Ein solcher langfristiger Schuldenabbaupfad ist wesentlich wichtiger als eine Begrenzung der Neuverschuldung. Durch letztere werden ja die Schulden nicht reduziert. Im Gegenteil kann sich durch eine Begrenzung der Neuverschuldung die Situation sogar verschlimmern, wenn überwiegend auf der Ausgabenseite gekürzt wird und Investitionen unterbleiben, wie das zur Zeit in Griechenland, aber auch in der Weltwirtschaftskrise vor 80 Jahren zu beobachten war. Dadurch wird der Abbau der Verschuldung verhindert und das Problem verschärft sich. Gerade in einer ökonomischen Krise ist dieser Weg fatal.

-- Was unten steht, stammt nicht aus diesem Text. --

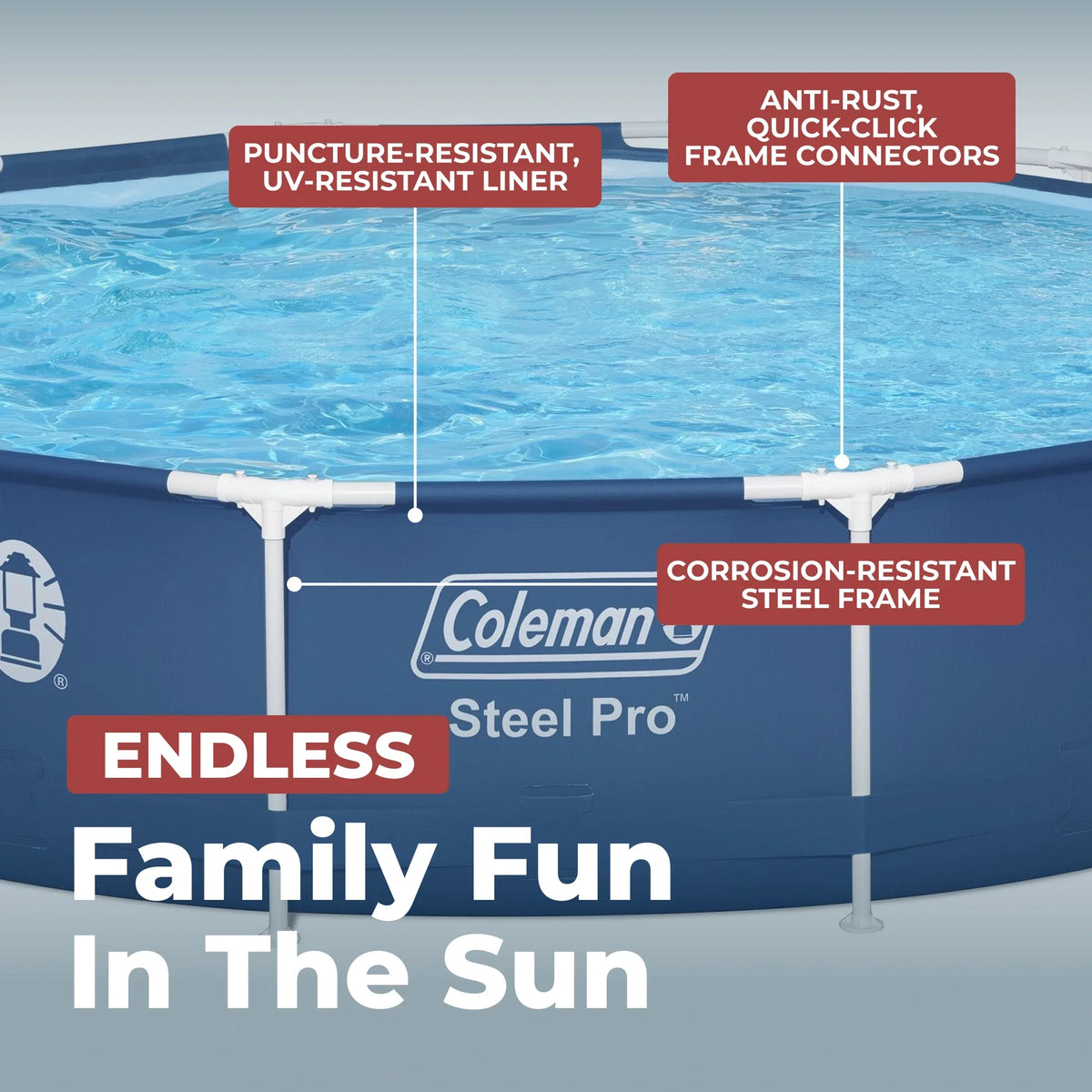 2026 NewColeman Steel Pro 12 ft. x 33 in. Round Metal Frame Above Ground Pool Set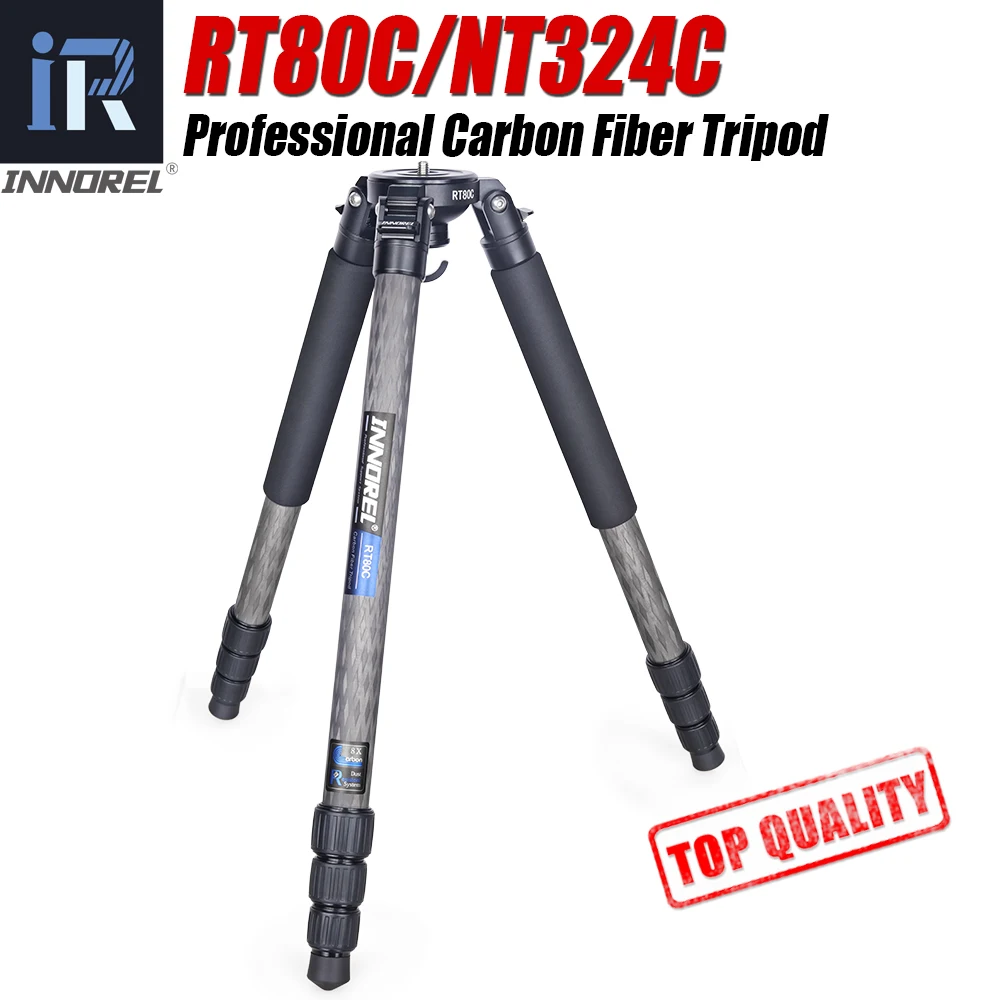 RT80C/NT324C profesjonalny statyw z włókna węglowego do lustrzanki cyfrowej kamera wideo obserwacja ptaków Heavy Duty stojak na aparat 75mm miska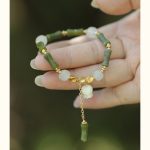 Buddha Stones Green Bamboo Jade Lily of the Valley Wealth Bracelet Bracelet BS 11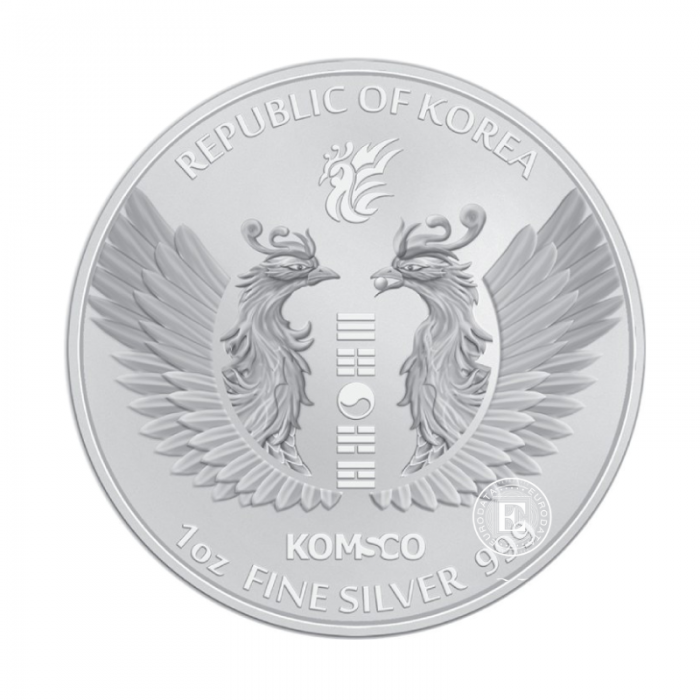 1 oz  (31.10 g) sidabrinė moneta Korean Phoenix, Pietų Korėja 2022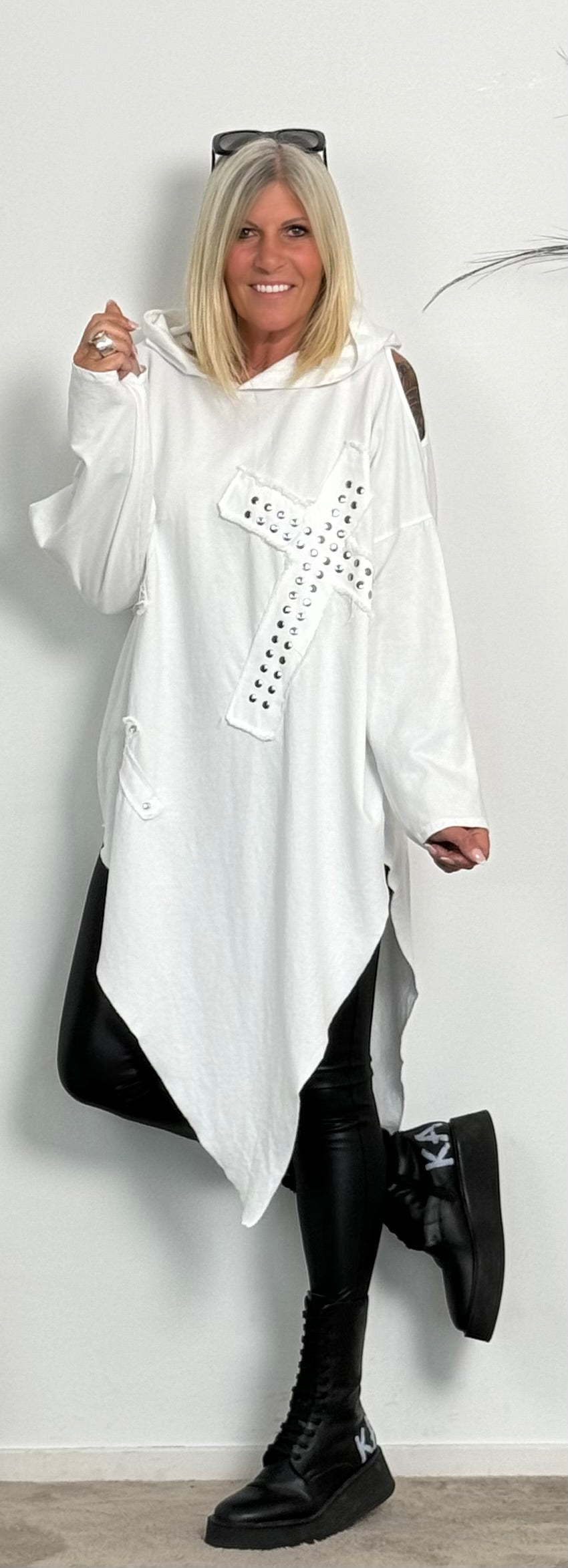 Asymmetric hoodie "Cross" - white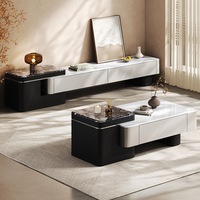 Ensemble Table Basse et Meuble TV en Pierre Technologique Luxe Léger, Style Moderne Rétractable pour Petits Salons, Nouveau Modèle 2026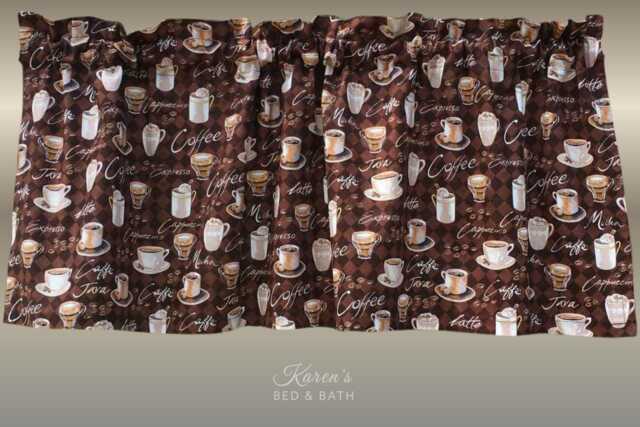 Coffee Cup Valance Rich Brown Caf?? Latte Espresso Print Bar Kitchen Curtain Mocha Breakfast Nook Dining Room Decor - image 1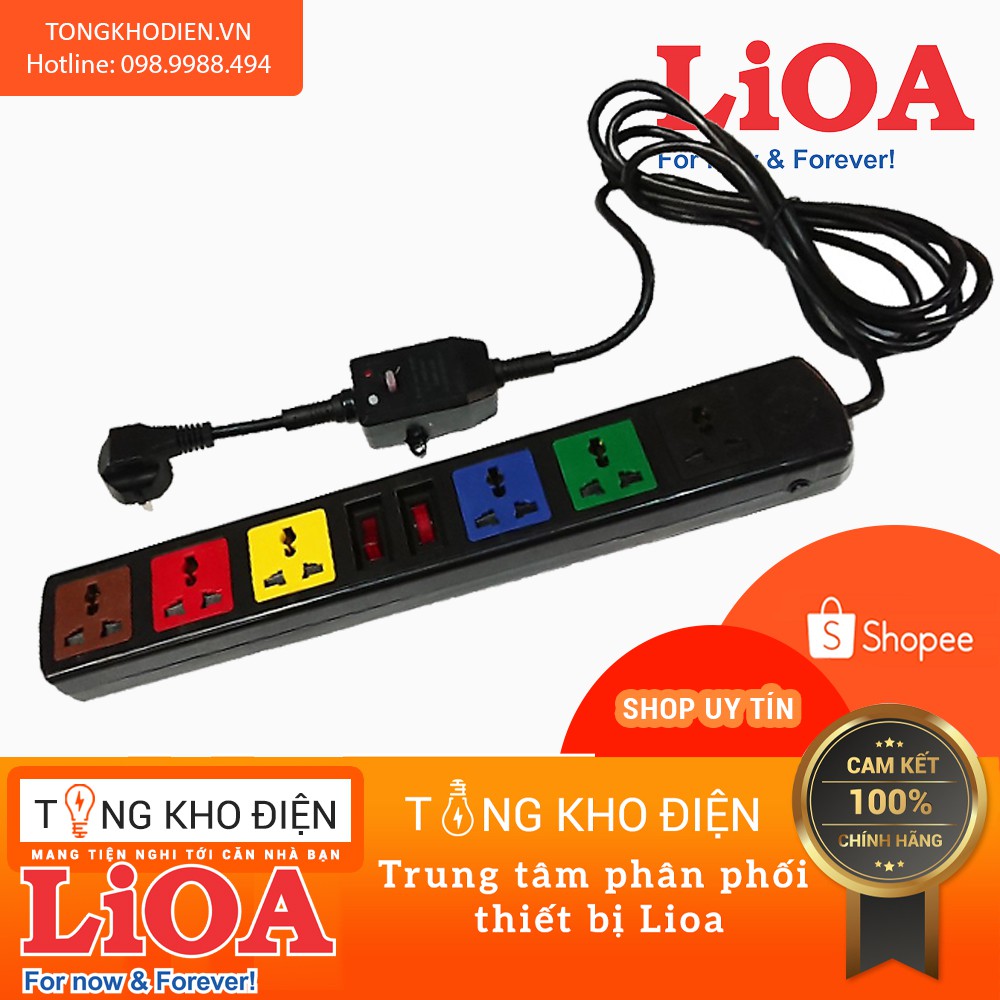 [CHỐNG GIẬT] Ổ cắm điện đa năng LiOA, 6 ổ cắm đa năng, dây dài 3m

Drittens brauchen wir einen Green New Deal für Europa mit seinen drei Säulen Finanzmarktregulierung, Investitionen in Infrastruktur und einen neuer sozialer Ausgleich durch Umverteilung.  Eine Politik, die nur auf der Ausgabenseite spart, verschärft die Krise, die ähnliche Züge trägt wie die Weltwirtschaftskrise vor 80 Jahren. Und auch diesmal wäre ein New Deal die richtige Antwort, der allerdings aufgrund der nicht zu vergessenen Probleme wie Klimawandel, Ressourcenknappheit oder Energieversorgung eine ökologische Komponente haben muss, also ein Green New Deal sein muss. Dazu gehört erstens endlich eine Regulierung der Finanzmärkte, der Banken und die Austrocknung von Steueroasen, was alles in den letzten Jahren vernachlässigt wurde. So sind Banken immer noch „too big to fail“ und müssen schon wieder gerettet werden und reiche Griechen schaffen ihr Vermögen in die Schweiz, damit sie nicht besteuert werden können. Zweitens braucht es ein Investitionsprogramm in Infrastruktur, z.B. in Stromnetze, in Windräder, in Solaranlagen , um dadurch die Wirtschaft in den Krisenstaaten zu stärken. Drittens ist aber auch eine Politik für mehr Umverteilung notwendig. Neben der beschriebenen Vermögensumverteilung braucht es einen Aufbau bzw. eine Stärkung von Mindestsicherungsleistungen und der Sozialversicherungen und nicht einen Abbau.